Se dice que en Castro las almas de los muertos deben esperar a orillas del lago llamado Cucao, la balsa de un barquero fantasma, encargado de balsearlas hasta la orilla opuesta; hacia el lado de la montaña, en la costa del Pacífico.
Mientras esperan, las almas de los muertos se trepan a la copa de un gran árbol que crece en el bosque cercano. Y desde allí llaman al balseador, y sus voces semejan el lúgubre sonido del viento.
Pues bien, sucedió que hace un tiempo vivía por allí un chilote totalmente incrédulo. Según él, tal vez hubieran almas en pena, que las hay en toda partes, pero aquello de que un barquero viniera a llevárselas ¡eso, imposible!
Y así tuvo la idea de dar al traste con la historia.
Se envolvió en una mortaja y, desde lo alto de un árbol de aquel bosque, comenzó a llamar al barquero.
Cuál no fue su asombro al ver que éste se apareció al instante, como siempre que se requerían sus servicios. De inmediato se dio cuenta de que el amortajado era un hombre vivo que había querido burlarlo y, alejándose de allí, hizo un gesto con sus manos; de sus dedos salió una chisguetada de algo muy hediondo que cubrió al bromista.
Bajó del árbol para lavarse en el lago, pero el mal olor persistía.

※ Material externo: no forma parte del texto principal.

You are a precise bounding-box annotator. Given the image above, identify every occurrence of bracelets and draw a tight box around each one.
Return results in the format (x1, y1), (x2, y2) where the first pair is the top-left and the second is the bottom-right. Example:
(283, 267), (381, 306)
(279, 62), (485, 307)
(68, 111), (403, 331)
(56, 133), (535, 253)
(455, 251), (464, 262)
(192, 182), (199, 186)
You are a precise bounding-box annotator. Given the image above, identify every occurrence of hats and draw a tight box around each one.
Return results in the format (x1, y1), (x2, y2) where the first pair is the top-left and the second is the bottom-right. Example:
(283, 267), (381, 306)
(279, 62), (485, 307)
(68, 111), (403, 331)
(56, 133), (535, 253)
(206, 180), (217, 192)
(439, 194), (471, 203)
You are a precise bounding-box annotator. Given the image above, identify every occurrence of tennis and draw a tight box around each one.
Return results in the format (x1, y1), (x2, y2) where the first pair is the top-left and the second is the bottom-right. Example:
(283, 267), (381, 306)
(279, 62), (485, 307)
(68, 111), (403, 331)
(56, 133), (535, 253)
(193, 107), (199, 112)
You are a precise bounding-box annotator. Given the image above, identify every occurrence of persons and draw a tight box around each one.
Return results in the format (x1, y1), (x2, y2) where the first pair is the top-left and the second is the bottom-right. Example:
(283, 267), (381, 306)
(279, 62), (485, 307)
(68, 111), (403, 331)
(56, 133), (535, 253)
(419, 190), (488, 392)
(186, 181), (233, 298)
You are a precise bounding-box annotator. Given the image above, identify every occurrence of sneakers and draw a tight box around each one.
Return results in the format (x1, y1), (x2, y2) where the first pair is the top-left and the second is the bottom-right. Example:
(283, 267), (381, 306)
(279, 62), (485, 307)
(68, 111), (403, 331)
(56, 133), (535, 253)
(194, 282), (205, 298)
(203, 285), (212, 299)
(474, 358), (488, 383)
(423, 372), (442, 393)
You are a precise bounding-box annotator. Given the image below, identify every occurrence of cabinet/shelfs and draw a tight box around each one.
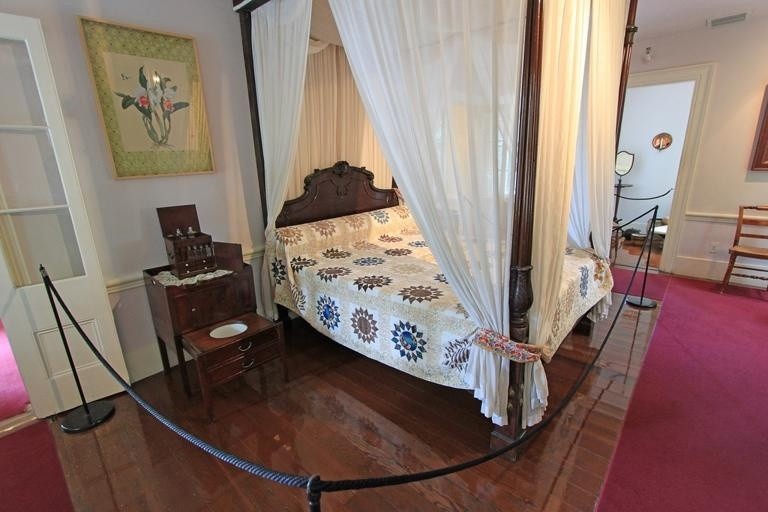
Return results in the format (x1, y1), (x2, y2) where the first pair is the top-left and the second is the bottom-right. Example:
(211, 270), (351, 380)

Era tan fuerte que aquellos con quienes se topó al volver a su casa se tapaban la nariz. Y al tercer día murió de un "derrepente".
Su alma, desalojada de su incrédulo cuerpo, hubo de reunirse con las otras; pero el barquero no le permitió subir a la balsa.
Y allí ha quedado para siempre, gimiendo y rogando en vano al barquero, tan contumaz como el hedor que le lanzara en castigo por burlarse de la muerte.